> Page extract
━━━━━━━━
Apologies for the longish post, I'm having trouble formulating it in a shorter way. Also, maybe this is more appropriate for Unix & Linux Stack Exchange, but I'll try here at SO first, as there is an ftrace
tag.
Anyways - I'd like to observe do machine instructions of a user program execute in the context of a full function_graph
capture using ftrace
. One problem is that I need this for an older kernel:
$ uname -a
Linux mypc 2.6.38-16-generic #67-Ubuntu SMP Thu Sep 6 18:00:43 UTC 2012 i686 i686 i386 GNU/Linux
... and in this edition, there is no UPROBES
- which, as Uprobes in 3.5 [LWN.net] notes, should be able to do something like that. (As long as I don't have to patch the original kernel, I would be willing to try a kernel module built out of tree, as User-Space Probes (Uprobes) [chunghwan.com] seems to demonstrate; but as far as I can see from 0: Inode based uprobes [LWN.net], the 2.6 would probably need a full patch)
━━━━━━━━
> Stored data
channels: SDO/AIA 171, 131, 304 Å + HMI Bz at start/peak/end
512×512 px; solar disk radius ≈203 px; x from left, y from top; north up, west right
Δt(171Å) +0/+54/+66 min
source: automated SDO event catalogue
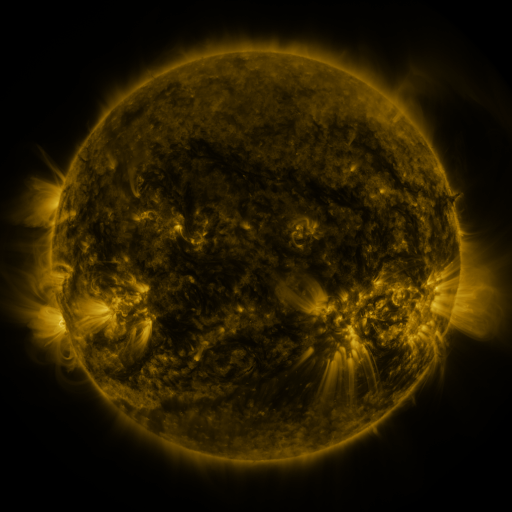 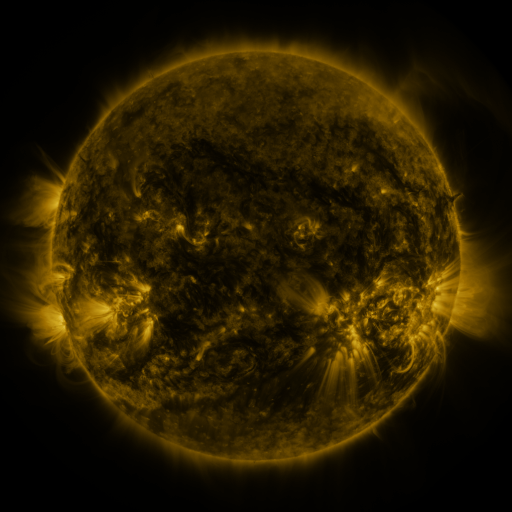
━━━━━━━━
> Stated problem 1
List every article title in the ftrace forum post that is followed by a website name in square brackets, and give that website name with each title.
> Stated problem 2
Write the next part of the ftrace forum post, starting right after its last sentence.

> Reply 1
- Uprobes in 3.5 [LWN.net]
- User-Space Probes (Uprobes) [chunghwan.com]
- 0: Inode based uprobes [LWN.net]

> Reply 2
However, on this version, there is a /sys/kernel/debug/kprobes
, and /sys/kernel/debug/tracing/kprobe_events
; and Documentation/trace/kprobetrace.txt implies that a kprobe can be set directly on an address; even if I cannot find an example anywhere on how this is used.
In any case, I would still not be sure what addresses to use - as a small example, let's say I want to trace the start of the main
function of the wtest.c
program (included below). I can do this to compile and obtain an machine instruction assembly listing:
$ gcc -g -O0 wtest.c -o wtest
$ objdump -S wtest | less
...
08048474 <main>:
int main(void) {
8048474: 55 push %ebp
8048475: 89 e5 mov %esp,%ebp
8048477: 83 e4 f0 and $0xfffffff0,%esp
804847a: 83 ec 30 sub $0x30,%esp
804847d: 65 a1 14 00 00 00 mov %gs:0x14,%eax
8048483: 89 44 24 2c mov %eax,0x2c(%esp)
8048487: 31 c0 xor %eax,%eax
char filename[] = "/tmp/wtest.txt";
...
return 0;
804850a: b8 00 00 00 00 mov $0x0,%eax
}
...
I would set up ftrace logging via this script:
sudo bash -c '
KDBGPATH="/sys/kernel/debug/tracing"
echo function_graph > $KDBGPATH/current_tracer
echo funcgraph-abstime > $KDBGPATH/trace_options
echo funcgraph-proc > $KDBGPATH/trace_options
echo 0 > $KDBGPATH/tracing_on
echo > $KDBGPATH/trace
echo 1 > $KDBGPATH/tracing_on ; ./wtest ; echo 0 > $KDBGPATH/tracing_on
cat $KDBGPATH/trace > wtest.ftrace
'
You can see a portion of the (otherwise complex) resulting ftrace
log in debugging - Observing a hard-disk write in kernel space (with drivers/modules) - Unix & Linux Stack Exchange (where I got the example from).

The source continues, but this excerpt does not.